Exercice écrit a
Résumez le texte fourni en deux phrases.

Texte fourni
|---|
Le retour s’éloigne encore. L’euphorie a laissé place à la déception, les illusions ont disparu. Tu t’apprêtes à vivre les prochains mois les plus difficiles de ton humble carrière, sans le savoir. Tu ne vas plus aux entrainements. Les matchs, tu n’y assistes pas à tous, c’est devenu trop dur. Avec tes coéquipiers, une routine s’est installée parce que tu es l’éternel blessé, c’est devenu normal de ne pas te voir en tenue. Tout te rend nostalgique. Sentir le synthol aux abords des vestiaires. Entendre le bruit des crampons qui claquent sur le carrelage. Voir ceux avec qui tu te serrais il y a des mois, sortir défendre les couleurs sous les clameurs du public. Même aux anciens qui prennent de tes nouvelles, tu ne veux même plus en donner, alors tu fuis. Tu fuis cette réalité, tu t’écartes tout seul du groupe. Tu te considères comme un supporter lambda lorsqu’arrivent les phases finales. Las, le rugby, tu ne veux plus en entendre parler, tu suis uniquement celui de la télé, ça occupe. Mais de toute façon on ne t’y reprendra plus. C’est décidé, tu arrêtes.
4. La résurrection
Voilà maintenant quatorze mois que tu n’as pas posé un pied sur le pré. Tu deviens colérique, aigri, tu as besoin de te défouler pour évacuer. Mais le rugby n’est plus là pour ça. Alors tu te traines, tu prends du poids et les tentatives désespérées de jogging sont interrompues par un manque de souffle. Tu serres les dents, mais tu te rends à l’évidence. Tu es encore jeune, le seul moyen d’aller mieux c’est de reprendre le chemin des terrains. Comme un habitué, tu te relances dans le combat opération/rééducation. Quelques mois plus tard, tu trottines enfin. Pas de quoi t’inscrire pour le marathon de New-York mais tu cours, le souffle revient.
Après un an de rééducation, tu passes un été à pester contre toi-même parce que tu n’es pas au niveau physique que tu avais quand tu as arrêté. Mais la date de ton retour s’approche, tu n’as jamais été aussi près (et prêt) de ton évènement, ton moment de gloire personnelle. Tu as attendu ça pendant des mois. Tu te l’es imaginé en regardant ces vidéos sur YouTube. Aujourd’hui, tu reprends tes rituels d’avant-match. Par superstition, tu changes de place dans les vestiaires et tu mets plus de bandages qu’avant, mais les gestes sont restés les mêmes. Le short, les chaussettes, les crampons, la crème chauffante, le strap, un peu de « ricqles » pour faire comme les anciens. Puis tu attends. Tu respires profondément, tu y es dans cet endroit que tu aimais tant.
Tu reçois le maillot, tu remercies celui qui te le tend. C’est un beau nombre le 18. Un regard complice vers tes copains. Tu fermes les yeux en repensant à tout le chemin parcouru pour vivre cet instant. Tu enfiles l’habit de lumière. Ça y est, après vingt mois, tu es redevenu un joueur de rugby. Alors oui, tu n’es pas Jonny Wilkinson ou Raphaël Poulain, mais comme tu l’as dit si bien à tes parents à la fin du match : « Putain, ça fait du bien ! »
|---|
Documents fournis

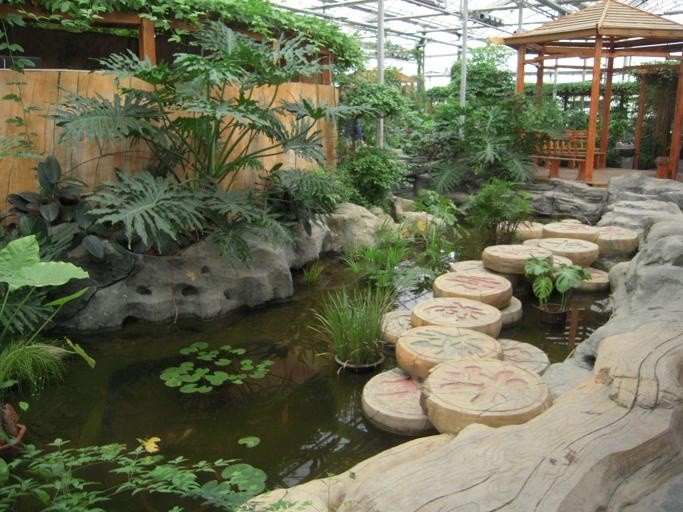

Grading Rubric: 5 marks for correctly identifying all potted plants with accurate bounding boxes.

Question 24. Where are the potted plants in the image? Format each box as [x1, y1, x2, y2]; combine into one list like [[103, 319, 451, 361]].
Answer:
[[309, 275, 399, 376], [1, 234, 97, 463], [526, 251, 592, 325]]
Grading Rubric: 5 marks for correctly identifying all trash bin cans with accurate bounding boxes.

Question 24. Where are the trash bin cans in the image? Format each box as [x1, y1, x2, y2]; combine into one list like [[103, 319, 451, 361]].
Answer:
|---|
Exercice écrit b
Mettez en forme toutes les lignes du listing en tableau Markdown à deux colonnes, « N° » pour le numéro de ligne et « Ligne » pour son texte, sans les lignes vides. Laissez les images hors de la réponse.

Réponse écrite a
Éternel blessé, le joueur s'éloigne peu à peu du rugby et décide d'arrêter, puis quatorze mois sans jouer le rendent colérique et aigri et lui font prendre du poids. Il se relance alors dans l'opération et la rééducation, retrouve ses rituels d'avant-match et, après vingt mois, reçoit le maillot numéro 18 et redevient joueur de rugby.

Réponse écrite b
| N° | Ligne |
|---|---|
| 1 | Grading Rubric: 5 marks for correctly identifying all potted plants with accurate bounding boxes. |
| 2 | Question 24. Where are the potted plants in the image? Format each box as [x1, y1, x2, y2]; combine into one list like [[103, 319, 451, 361]]. |
| 3 | Answer: |
| 4 | [[309, 275, 399, 376], [1, 234, 97, 463], [526, 251, 592, 325]] |
| 5 | Grading Rubric: 5 marks for correctly identifying all trash bin cans with accurate bounding boxes. |
| 6 | Question 24. Where are the trash bin cans in the image? Format each box as [x1, y1, x2, y2]; combine into one list like [[103, 319, 451, 361]]. |
| 7 | Answer: |